Three umpires were talking before a game:
“Somes are balls and somes are strikes, and I call ‘em as I see ‘em.”
“Somes are balls and somes are strikes, and I call them as they are.”
“Somes are balls and somes are strikes, but they ain’t nothin’ til I call ‘em.
I use this little tale to get my students talking about critical thinking, scientific research, evidence and writing. But it has value beyond the classroom.
One simple parsing of the third umpire’s statement is that naming something helps create the “isness” of that something. Calling a dandelion a flower is different from calling it a weed, in terms of our emotional reaction toward it.
Calling the act of charging for the processing of information and data into news a “paywall”
is part of the problem. A wall naturally separates two things. Calling it a wall gives it a negative spin. Why not call it a portal?
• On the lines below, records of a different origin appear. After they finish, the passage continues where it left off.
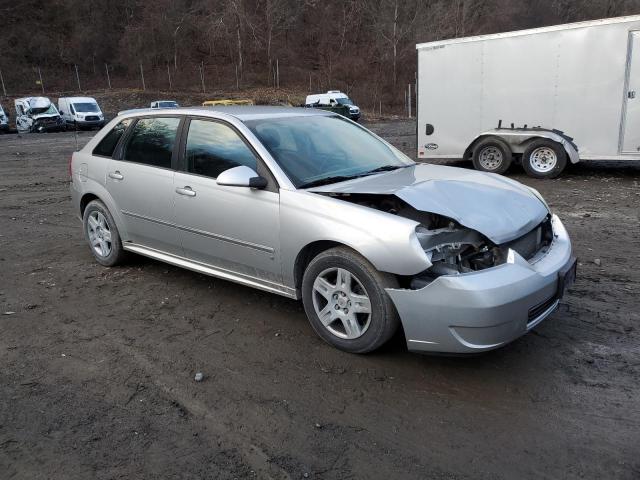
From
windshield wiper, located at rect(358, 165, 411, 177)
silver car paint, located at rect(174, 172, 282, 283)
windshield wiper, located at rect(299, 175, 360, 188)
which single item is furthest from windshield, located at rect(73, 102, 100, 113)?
windshield wiper, located at rect(299, 175, 360, 188)

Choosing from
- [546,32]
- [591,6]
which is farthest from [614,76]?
[591,6]

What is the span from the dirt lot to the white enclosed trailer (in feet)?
19.6

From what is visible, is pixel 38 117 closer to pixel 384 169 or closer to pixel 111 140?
pixel 111 140

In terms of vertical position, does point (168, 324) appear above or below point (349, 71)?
below

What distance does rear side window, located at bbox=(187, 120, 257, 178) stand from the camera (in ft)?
14.6

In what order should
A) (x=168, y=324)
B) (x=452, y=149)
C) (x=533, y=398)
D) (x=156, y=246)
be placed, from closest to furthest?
(x=533, y=398) → (x=168, y=324) → (x=156, y=246) → (x=452, y=149)

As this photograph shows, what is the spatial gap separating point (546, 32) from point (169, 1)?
60169mm

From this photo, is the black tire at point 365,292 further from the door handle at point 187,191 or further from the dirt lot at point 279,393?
the door handle at point 187,191

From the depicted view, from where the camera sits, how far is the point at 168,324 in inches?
177

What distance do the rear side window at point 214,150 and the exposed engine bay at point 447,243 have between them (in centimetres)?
95

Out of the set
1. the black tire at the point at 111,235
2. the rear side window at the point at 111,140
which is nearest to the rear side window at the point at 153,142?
the rear side window at the point at 111,140

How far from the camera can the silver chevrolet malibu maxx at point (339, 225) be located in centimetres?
338

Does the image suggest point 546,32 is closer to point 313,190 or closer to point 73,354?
point 313,190

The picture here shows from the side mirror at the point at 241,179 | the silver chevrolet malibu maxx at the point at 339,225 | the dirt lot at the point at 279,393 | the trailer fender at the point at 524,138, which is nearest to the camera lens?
the dirt lot at the point at 279,393
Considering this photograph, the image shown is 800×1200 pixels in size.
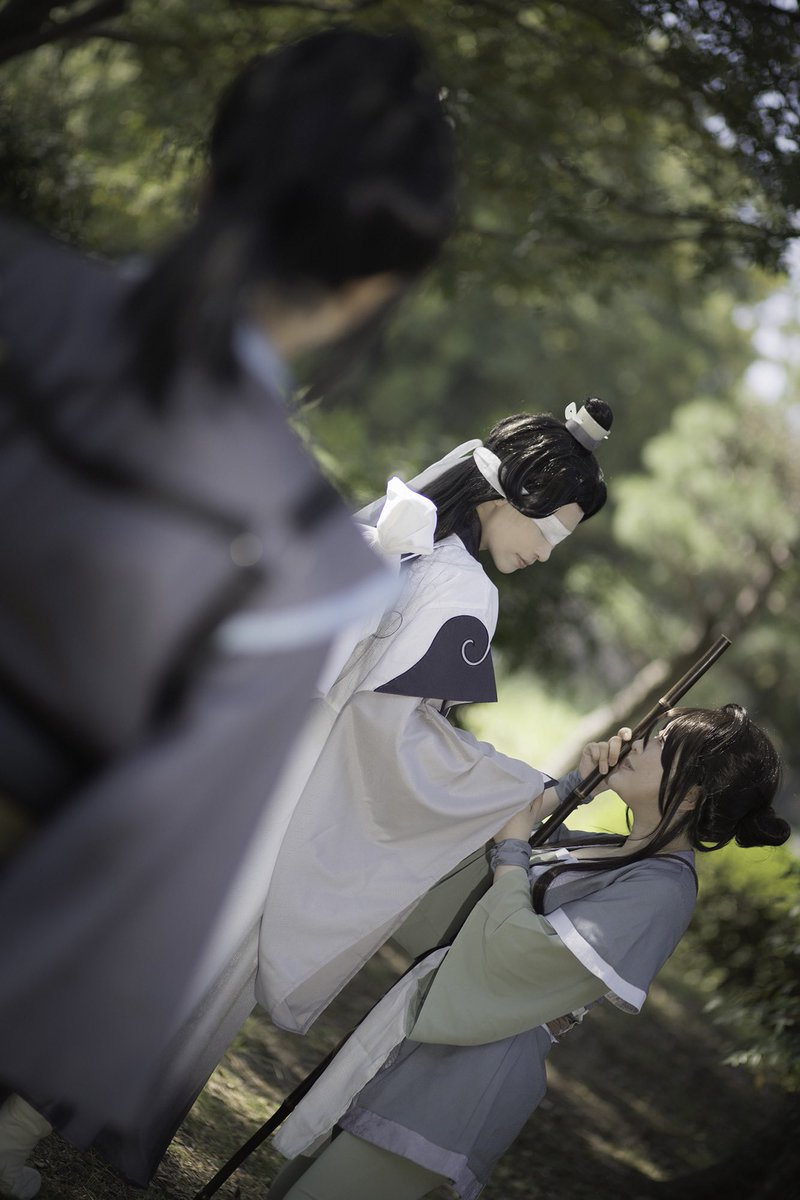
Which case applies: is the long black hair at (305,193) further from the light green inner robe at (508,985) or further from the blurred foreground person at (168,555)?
the light green inner robe at (508,985)

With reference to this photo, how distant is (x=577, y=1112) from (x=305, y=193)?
527 cm

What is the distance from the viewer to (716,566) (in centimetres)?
1028

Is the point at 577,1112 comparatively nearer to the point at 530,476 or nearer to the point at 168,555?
the point at 530,476

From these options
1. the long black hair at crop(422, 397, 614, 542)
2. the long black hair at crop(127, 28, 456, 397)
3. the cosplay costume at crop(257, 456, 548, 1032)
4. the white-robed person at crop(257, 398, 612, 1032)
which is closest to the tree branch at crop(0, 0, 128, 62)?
the long black hair at crop(422, 397, 614, 542)

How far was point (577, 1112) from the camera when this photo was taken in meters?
5.62

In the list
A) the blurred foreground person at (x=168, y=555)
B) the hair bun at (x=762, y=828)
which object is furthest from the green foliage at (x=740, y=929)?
the blurred foreground person at (x=168, y=555)

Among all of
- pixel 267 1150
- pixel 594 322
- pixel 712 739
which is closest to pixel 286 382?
pixel 712 739

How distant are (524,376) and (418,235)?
76.5ft

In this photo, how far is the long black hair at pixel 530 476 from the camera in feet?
9.29

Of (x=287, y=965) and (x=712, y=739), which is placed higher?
(x=712, y=739)

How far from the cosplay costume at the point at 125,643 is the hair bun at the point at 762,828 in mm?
1814

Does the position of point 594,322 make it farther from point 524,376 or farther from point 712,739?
point 712,739

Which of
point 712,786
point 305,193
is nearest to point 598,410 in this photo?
point 712,786

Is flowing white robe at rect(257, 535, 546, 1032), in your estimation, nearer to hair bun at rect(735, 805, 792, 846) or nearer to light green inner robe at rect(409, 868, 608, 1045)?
light green inner robe at rect(409, 868, 608, 1045)
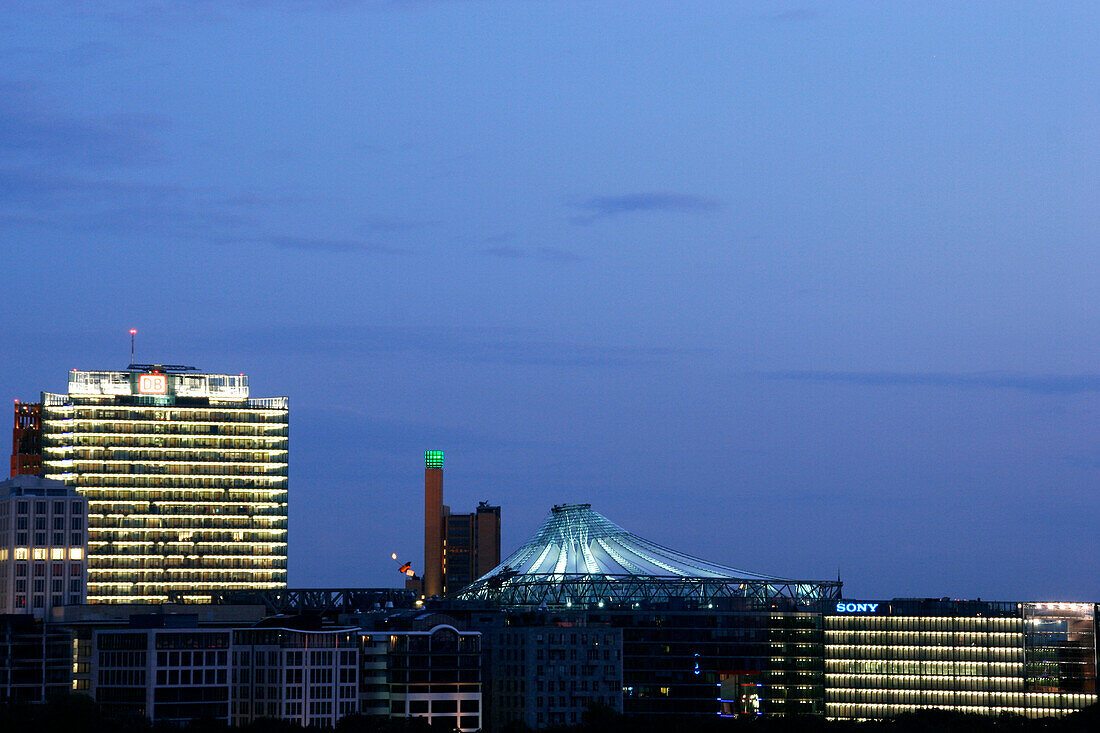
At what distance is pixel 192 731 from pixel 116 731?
347 inches

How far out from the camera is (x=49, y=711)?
194 meters

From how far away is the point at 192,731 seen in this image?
655 feet

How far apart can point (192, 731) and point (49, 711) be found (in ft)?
46.0

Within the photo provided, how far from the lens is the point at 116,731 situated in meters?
193

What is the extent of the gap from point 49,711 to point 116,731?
6604 mm
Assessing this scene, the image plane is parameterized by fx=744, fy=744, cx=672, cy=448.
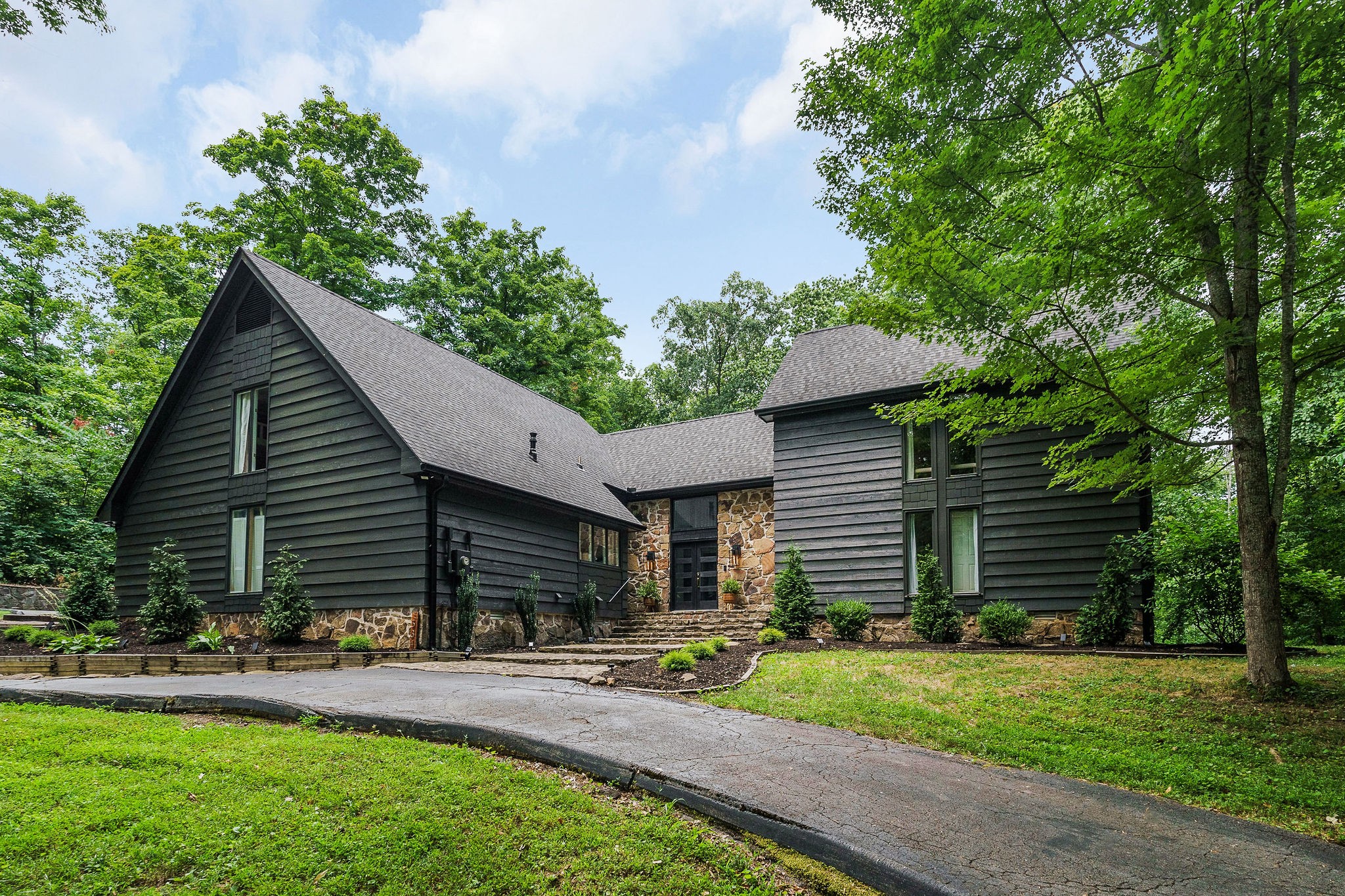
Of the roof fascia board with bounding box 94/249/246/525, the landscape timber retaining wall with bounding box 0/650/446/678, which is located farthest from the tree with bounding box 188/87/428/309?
the landscape timber retaining wall with bounding box 0/650/446/678

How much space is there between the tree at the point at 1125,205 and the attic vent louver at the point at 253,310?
11.3 meters

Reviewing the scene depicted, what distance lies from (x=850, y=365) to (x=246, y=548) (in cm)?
1248

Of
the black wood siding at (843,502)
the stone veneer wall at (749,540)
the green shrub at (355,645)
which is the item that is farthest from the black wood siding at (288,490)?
the stone veneer wall at (749,540)

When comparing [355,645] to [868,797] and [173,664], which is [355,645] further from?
[868,797]

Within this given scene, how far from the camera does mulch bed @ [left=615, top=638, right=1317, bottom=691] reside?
888 cm

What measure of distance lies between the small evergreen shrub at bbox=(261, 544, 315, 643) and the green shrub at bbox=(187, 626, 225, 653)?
2.46ft

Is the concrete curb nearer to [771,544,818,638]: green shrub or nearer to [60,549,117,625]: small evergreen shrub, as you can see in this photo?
[60,549,117,625]: small evergreen shrub

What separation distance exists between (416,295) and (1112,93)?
74.4 ft

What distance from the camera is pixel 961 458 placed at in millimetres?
13719

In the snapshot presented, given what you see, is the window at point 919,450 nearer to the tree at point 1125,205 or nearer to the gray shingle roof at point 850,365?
the gray shingle roof at point 850,365

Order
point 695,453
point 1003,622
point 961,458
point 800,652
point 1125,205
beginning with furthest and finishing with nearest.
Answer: point 695,453 < point 961,458 < point 1003,622 < point 800,652 < point 1125,205

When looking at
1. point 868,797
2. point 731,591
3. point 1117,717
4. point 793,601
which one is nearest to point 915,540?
point 793,601

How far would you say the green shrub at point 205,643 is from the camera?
11.4 m

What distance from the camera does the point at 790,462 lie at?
15391 mm
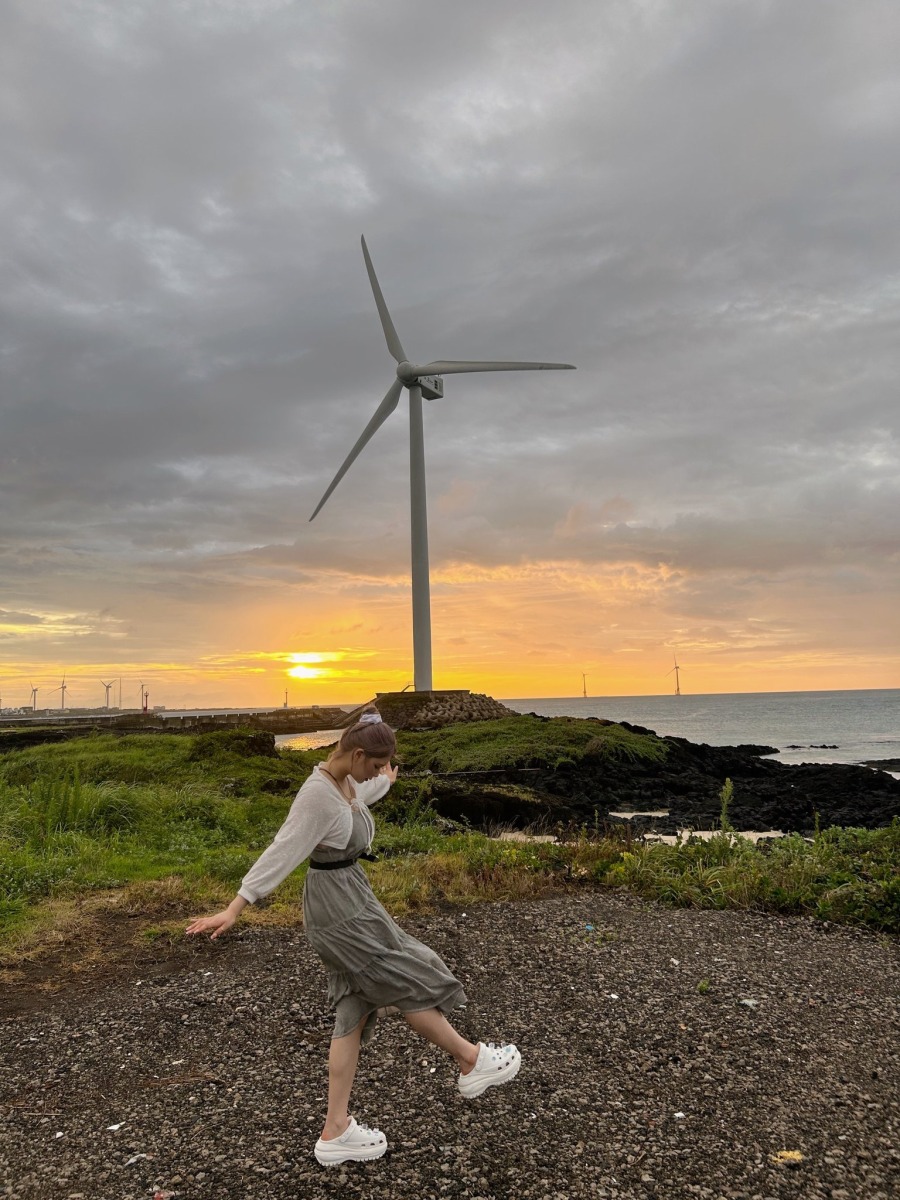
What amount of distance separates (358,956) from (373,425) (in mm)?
42861

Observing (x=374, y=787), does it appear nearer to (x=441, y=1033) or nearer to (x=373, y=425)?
(x=441, y=1033)

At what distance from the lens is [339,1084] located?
4.38 meters

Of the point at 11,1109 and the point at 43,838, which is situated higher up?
the point at 43,838

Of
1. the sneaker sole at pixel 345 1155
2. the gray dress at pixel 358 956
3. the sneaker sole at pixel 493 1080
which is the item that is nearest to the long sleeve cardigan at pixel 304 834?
the gray dress at pixel 358 956

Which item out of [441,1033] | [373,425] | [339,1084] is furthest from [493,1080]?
[373,425]

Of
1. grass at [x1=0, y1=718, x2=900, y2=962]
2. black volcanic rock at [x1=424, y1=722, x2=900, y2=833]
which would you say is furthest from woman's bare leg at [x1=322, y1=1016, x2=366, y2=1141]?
black volcanic rock at [x1=424, y1=722, x2=900, y2=833]

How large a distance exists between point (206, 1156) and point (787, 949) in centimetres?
558

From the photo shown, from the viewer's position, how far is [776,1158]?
445 cm

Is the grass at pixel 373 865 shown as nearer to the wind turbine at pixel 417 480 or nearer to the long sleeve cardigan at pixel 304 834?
the long sleeve cardigan at pixel 304 834

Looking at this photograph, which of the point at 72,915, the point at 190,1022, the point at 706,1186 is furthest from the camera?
the point at 72,915

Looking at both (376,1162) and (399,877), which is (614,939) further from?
(376,1162)

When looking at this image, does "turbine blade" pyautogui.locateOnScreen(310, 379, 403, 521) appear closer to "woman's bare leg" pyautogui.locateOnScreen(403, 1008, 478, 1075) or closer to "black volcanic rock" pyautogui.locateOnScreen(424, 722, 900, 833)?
"black volcanic rock" pyautogui.locateOnScreen(424, 722, 900, 833)

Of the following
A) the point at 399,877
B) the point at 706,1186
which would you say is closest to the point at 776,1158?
the point at 706,1186

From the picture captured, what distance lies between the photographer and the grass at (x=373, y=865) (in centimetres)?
908
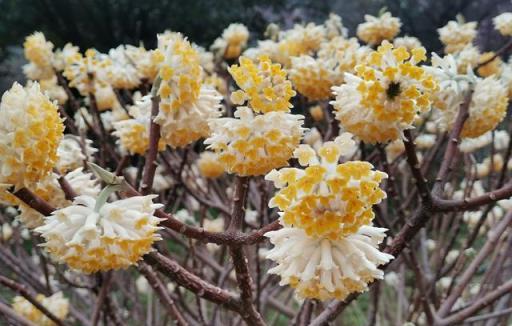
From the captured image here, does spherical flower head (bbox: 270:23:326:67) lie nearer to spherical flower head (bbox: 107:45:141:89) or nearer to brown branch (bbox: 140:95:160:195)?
spherical flower head (bbox: 107:45:141:89)

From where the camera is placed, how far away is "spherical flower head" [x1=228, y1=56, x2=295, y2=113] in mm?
911

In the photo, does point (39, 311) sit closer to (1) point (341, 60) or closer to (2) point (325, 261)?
(1) point (341, 60)

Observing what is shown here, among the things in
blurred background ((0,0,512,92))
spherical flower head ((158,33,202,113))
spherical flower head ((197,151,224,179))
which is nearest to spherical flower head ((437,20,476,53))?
spherical flower head ((197,151,224,179))

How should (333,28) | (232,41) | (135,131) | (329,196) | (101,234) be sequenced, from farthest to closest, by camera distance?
(232,41) < (333,28) < (135,131) < (101,234) < (329,196)

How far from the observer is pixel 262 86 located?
0.92 metres

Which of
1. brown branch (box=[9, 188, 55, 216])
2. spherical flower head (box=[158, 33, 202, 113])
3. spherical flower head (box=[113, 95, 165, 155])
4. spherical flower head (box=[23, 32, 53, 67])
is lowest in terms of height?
brown branch (box=[9, 188, 55, 216])

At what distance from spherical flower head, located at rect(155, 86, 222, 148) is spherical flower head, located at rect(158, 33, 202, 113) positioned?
0.01 metres

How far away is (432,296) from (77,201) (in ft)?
4.73

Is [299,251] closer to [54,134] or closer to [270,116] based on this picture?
[270,116]

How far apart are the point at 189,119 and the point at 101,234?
272 millimetres

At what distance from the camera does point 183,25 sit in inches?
287

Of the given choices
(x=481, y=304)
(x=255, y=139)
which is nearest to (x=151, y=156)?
(x=255, y=139)

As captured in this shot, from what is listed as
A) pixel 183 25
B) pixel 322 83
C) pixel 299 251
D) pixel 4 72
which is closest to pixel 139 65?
pixel 322 83

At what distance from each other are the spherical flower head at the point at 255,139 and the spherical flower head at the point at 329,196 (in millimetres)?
174
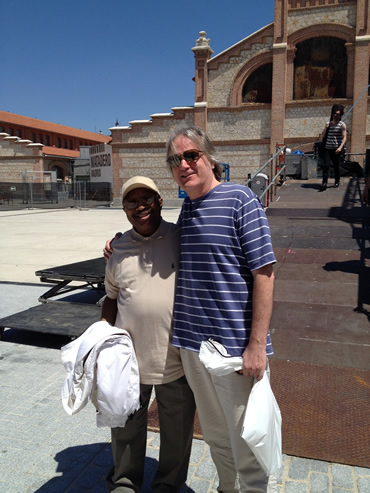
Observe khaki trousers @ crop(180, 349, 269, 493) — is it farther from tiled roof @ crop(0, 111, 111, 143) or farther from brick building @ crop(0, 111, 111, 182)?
tiled roof @ crop(0, 111, 111, 143)

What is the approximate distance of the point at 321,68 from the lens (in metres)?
26.2

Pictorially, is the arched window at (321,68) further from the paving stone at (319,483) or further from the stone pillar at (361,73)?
the paving stone at (319,483)

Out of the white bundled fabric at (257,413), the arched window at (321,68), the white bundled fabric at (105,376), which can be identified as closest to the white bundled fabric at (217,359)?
the white bundled fabric at (257,413)

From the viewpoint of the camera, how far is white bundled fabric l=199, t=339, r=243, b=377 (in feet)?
6.20

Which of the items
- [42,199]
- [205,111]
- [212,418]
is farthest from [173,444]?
[42,199]

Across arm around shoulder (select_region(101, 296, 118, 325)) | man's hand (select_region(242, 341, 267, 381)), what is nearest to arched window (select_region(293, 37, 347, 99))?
arm around shoulder (select_region(101, 296, 118, 325))

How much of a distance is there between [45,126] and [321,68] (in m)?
43.4

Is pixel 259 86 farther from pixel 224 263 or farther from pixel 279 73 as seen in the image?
pixel 224 263

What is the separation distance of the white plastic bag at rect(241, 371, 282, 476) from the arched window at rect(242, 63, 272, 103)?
2797 centimetres

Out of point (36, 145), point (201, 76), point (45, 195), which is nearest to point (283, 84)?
point (201, 76)

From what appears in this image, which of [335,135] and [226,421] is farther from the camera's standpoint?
[335,135]

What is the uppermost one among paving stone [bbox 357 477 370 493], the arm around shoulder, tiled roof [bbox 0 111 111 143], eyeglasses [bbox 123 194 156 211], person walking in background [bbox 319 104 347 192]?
tiled roof [bbox 0 111 111 143]

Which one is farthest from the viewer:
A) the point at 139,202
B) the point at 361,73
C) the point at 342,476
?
the point at 361,73

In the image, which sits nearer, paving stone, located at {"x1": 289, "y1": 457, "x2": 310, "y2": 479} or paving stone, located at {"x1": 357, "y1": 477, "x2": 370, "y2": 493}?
paving stone, located at {"x1": 357, "y1": 477, "x2": 370, "y2": 493}
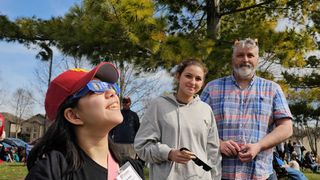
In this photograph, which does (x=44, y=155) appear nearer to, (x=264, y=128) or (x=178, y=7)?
(x=264, y=128)

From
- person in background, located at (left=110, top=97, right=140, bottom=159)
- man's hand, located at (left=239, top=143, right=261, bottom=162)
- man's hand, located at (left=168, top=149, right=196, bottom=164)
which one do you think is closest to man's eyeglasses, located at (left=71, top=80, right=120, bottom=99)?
man's hand, located at (left=168, top=149, right=196, bottom=164)

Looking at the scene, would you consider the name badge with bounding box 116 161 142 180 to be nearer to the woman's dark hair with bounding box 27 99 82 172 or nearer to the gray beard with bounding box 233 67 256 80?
the woman's dark hair with bounding box 27 99 82 172

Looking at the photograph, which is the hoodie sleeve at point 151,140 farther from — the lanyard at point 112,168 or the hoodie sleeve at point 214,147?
the lanyard at point 112,168

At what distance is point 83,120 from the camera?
1.74m

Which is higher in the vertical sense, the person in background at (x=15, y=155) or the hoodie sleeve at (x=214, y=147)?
the hoodie sleeve at (x=214, y=147)

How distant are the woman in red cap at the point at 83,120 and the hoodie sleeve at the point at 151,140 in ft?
4.27

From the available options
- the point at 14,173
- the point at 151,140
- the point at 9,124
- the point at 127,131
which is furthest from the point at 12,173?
the point at 9,124

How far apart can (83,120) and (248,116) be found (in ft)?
5.33

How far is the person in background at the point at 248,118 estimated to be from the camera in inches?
120

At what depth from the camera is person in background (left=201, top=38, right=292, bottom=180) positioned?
3.04 metres

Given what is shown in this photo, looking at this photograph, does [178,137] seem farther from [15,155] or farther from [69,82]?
[15,155]

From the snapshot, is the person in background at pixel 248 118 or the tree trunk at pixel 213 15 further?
the tree trunk at pixel 213 15

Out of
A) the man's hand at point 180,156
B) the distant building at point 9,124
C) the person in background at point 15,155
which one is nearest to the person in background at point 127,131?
the man's hand at point 180,156

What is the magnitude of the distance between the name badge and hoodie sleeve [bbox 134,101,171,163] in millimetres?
1229
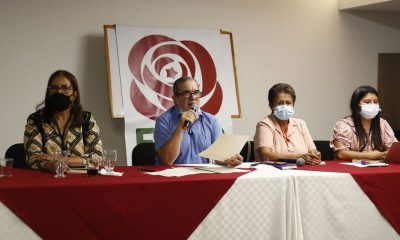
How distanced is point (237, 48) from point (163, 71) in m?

People used AOL for many years as a paid “portal” to both its own content and eventually to
the Internet. That ended after a while not because people refused to pay at all, but because AOL no longer offered content that could not be gotten elsewhere for free.
Despite the many people who say that the toothpaste is out of the tube, that newspapers can’t go back to a paid web model, I think they can. Maybe. If it is done right and by a lot of papers at the same time.
They may not have a choice.
Sure, they will lose some subscribers, probably a lot of subscribers initially, but if they offer value, people will pay to get it.
People pay today for access for all sorts of cable channels they can’t get for free elsewhere. They pay for cell phones, text messaging, Netflix, and they pay for high speed Internet access, although you can get dial-up for free or virtually so. I bet most people would be willing to pay a few cents per tweet.
The issue is not so much that people WON’T pay, it’s that you have to give them something they want. Then they’ll pay.
I think that’s going to have to be the model moving forward. Give people something they want and ask them to support it by paying. Relying on CPM advertising is no longer a workable model. Corporate sponsorship along the lines of public radio and television stations might help as well.
This is going to be a painful time for newspapers, and the new version won’t look much like the old, but the creative and bold will survive if they can metamorphize from their caterpillar past into their butterfly future.